In der Tat hat der Vorstand des Bundes der Freien Waldorfschulen (BdFWS) die Mindener Waldorfschule aufgefordert, den betreffenden Kollegen mit sofortiger Wirkung vom Unterricht freizustellen und die Zusammenarbeit zu beenden. Auf Empfehlung des BdFWS hat die Waldorfschule Minden zur Unterstützung zusätzlich die „Mobile Beratung gegen Rechtsextremismus NRW“ hinzugezogen. Die hatte am Montag den Verantwortlichen in der Schule ihren Bericht vorgelegt. In diesem Bericht kommen die Fachleute der Beratungsstelle zu einer ziemlich eindeutigen Einschätzung: "Aufgrund der uns zurzeit vorliegenden Informationen muss Wolf-Dieter S. als Aktivist innerhalb eines extrem rechten völkischen Netzwerkes gesehen werden. In verschiedenen Organisationen der völkischen Bewegung nahm und nimmt er organisatorische Funktionen ein und betätigt sich als Publizist. In den von S. verfassten Texten finden sich wesentliche Denk- und Argumentationsmuster der völkischen Ideologie." Allerdings, so heißt es weiter in der Einschätzung, fänden sich keine "offen rassistische, antisemitische, antidemokratische und [...] NS-verherrlichende Haltungen" in den Texten. Nach Auffassung der Schulverantwortlichen sei es damit eine "Ermessenssache" ob der Lehrer "an unserer Schule verbleiben kann."

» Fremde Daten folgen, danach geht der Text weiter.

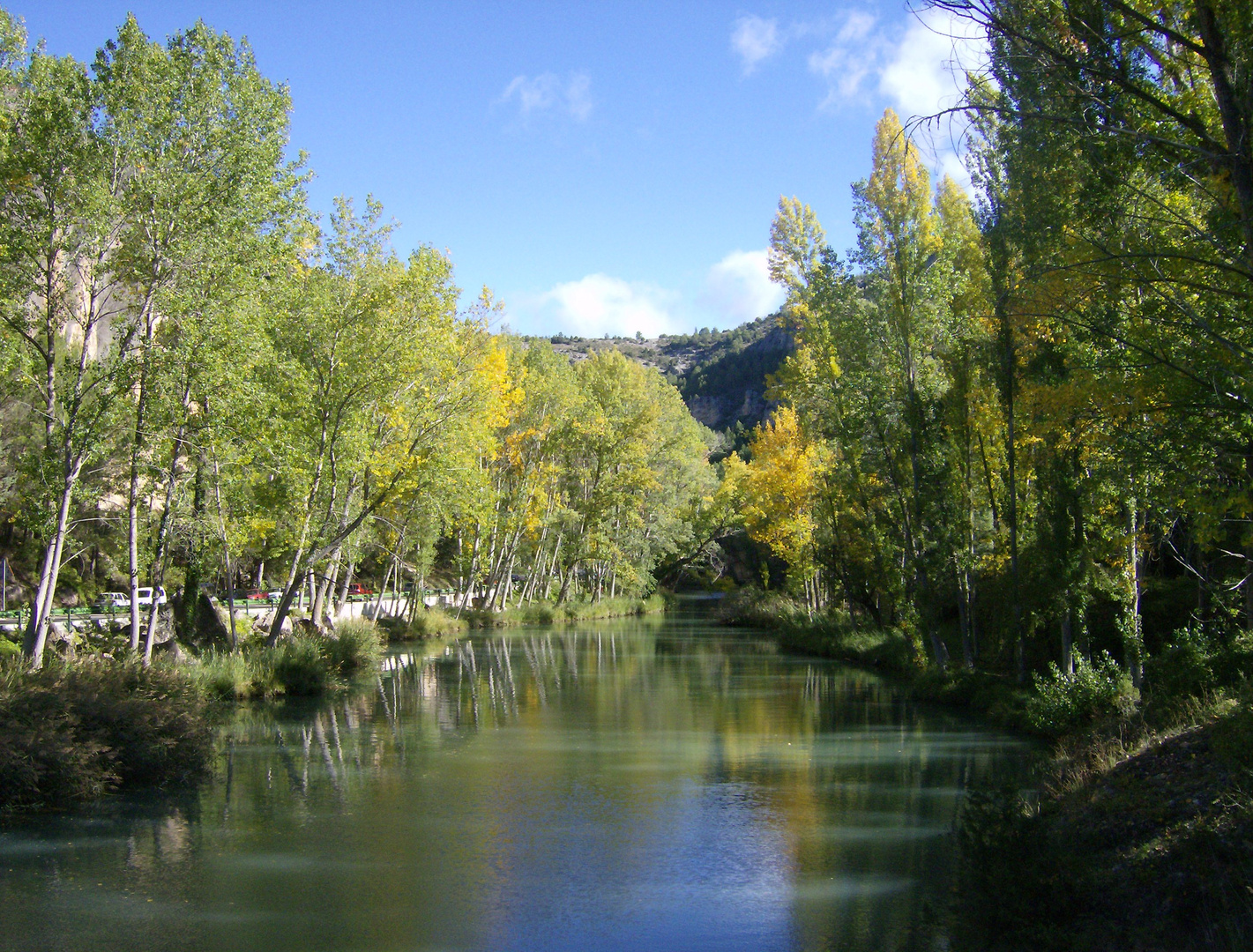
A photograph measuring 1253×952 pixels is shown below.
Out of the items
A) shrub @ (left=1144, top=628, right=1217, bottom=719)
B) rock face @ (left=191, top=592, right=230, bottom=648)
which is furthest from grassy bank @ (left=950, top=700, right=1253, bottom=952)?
rock face @ (left=191, top=592, right=230, bottom=648)

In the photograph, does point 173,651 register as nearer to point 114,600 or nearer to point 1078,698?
point 114,600

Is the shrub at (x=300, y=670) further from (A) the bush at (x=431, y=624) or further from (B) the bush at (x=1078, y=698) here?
(B) the bush at (x=1078, y=698)

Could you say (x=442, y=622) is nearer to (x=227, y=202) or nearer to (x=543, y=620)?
(x=543, y=620)

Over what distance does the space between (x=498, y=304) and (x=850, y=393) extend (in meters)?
11.9

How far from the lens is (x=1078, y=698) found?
15086 millimetres

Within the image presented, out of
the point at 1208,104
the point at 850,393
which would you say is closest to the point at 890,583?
the point at 850,393

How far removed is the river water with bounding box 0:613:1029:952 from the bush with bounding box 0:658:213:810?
0.53m

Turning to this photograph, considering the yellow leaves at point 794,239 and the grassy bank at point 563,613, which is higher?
the yellow leaves at point 794,239

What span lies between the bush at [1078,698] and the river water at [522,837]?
68 cm

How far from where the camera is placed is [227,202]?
17359 millimetres

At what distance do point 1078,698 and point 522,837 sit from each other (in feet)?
31.5

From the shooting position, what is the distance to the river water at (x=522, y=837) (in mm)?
8000

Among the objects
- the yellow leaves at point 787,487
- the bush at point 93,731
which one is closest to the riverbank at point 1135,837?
the bush at point 93,731

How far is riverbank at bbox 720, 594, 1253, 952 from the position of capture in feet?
21.4
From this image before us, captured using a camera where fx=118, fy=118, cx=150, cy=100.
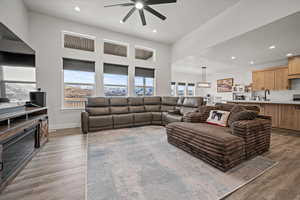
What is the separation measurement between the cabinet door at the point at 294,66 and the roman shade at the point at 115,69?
244 inches

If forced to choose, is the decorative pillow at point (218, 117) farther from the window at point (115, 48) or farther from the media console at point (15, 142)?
the window at point (115, 48)

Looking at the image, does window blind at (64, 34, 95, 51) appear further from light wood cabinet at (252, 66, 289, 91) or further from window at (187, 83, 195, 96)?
light wood cabinet at (252, 66, 289, 91)

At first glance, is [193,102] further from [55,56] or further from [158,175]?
[55,56]

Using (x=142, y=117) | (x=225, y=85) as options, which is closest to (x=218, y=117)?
(x=142, y=117)

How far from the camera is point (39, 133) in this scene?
89.0 inches

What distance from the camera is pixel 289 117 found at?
3.76 m

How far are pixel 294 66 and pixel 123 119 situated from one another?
641 cm

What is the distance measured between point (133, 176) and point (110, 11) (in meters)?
4.10

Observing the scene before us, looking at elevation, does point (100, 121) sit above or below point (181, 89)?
below

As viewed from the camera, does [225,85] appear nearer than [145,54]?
No

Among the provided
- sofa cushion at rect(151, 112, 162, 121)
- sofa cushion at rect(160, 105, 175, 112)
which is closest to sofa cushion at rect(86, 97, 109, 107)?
sofa cushion at rect(151, 112, 162, 121)

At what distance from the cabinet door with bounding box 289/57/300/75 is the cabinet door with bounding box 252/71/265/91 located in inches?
33.5

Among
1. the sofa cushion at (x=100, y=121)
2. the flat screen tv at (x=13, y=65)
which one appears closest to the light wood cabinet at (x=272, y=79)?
the sofa cushion at (x=100, y=121)

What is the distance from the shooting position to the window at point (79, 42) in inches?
161
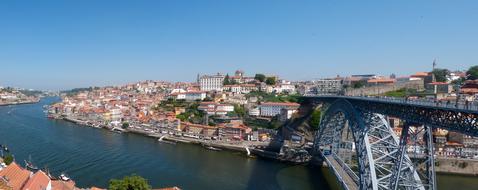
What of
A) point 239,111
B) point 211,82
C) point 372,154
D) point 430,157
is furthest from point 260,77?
point 430,157

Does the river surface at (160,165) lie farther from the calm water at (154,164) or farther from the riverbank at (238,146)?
the riverbank at (238,146)

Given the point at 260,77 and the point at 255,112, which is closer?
the point at 255,112

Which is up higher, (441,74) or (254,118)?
(441,74)

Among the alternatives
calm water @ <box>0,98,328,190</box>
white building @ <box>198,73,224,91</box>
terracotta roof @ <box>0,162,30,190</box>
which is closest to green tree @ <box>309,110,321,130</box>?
calm water @ <box>0,98,328,190</box>

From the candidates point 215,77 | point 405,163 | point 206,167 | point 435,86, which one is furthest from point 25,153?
point 215,77

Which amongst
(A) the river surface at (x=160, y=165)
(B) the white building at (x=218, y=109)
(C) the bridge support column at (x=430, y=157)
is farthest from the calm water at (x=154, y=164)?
(C) the bridge support column at (x=430, y=157)

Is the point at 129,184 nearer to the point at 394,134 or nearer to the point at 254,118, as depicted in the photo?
the point at 394,134
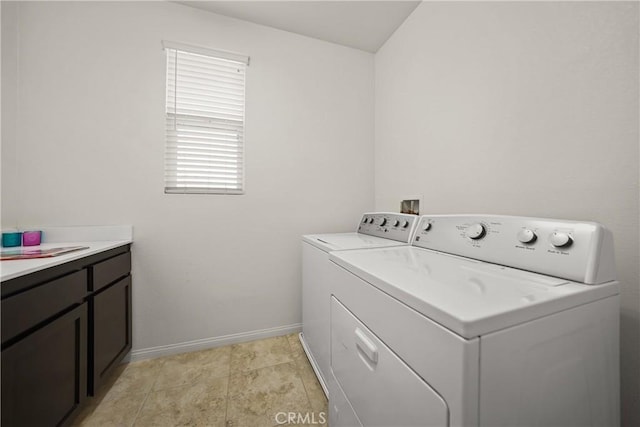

Früheren Medienberichten zufolge hatte der Lehrer vor einigen Jahren den Vorsitz eines Vereins mit dem Namen "Ahnenstätte Conneforde" in Wiefelstede in der Nähe von Oldenburg übernommen, der jahrelang von Alfred Manke geleitet worden sei, laut Wikipedia soll es sich dabei um einen ehemaligen niedersächsischen NPD-Funktionär handeln. In dieser Ahnenstätte sind zahlreiche Gedenksteine für alte Nationalsozialisten zu finden, unter anderem auch einer für die Holocaustleugnerin Gertrud Herr, die eine maßgebliche BDM-Führerin gewesen sei. Zitat der Nordwestzeitung: "Wo alte Nazis friedlich ruhen". Hier soll sich der Pädagoge bereits eine Grabstelle für sich und seine Familie gesichert haben.
Die so genannte "Nazi-Sekte" BDU (Bund der Unitarier) dürfte weitere Fragen aufwerfen, dort soll der Pädagoge Mitglied gewesen sein. Und sicher ist die Frage erlaubt, ob es tatsächlich als harmlos oder normal einzustufen ist, wenn ein Waldorflehrer ausgerechnet in der Zeitung "Mensch und Maß" publiziert, die im Verlag "Hohe Warte" erscheint, einem rechtsgerichteten Verlag, der in der unrühmlichen Tradition derer von Ludendorff steht.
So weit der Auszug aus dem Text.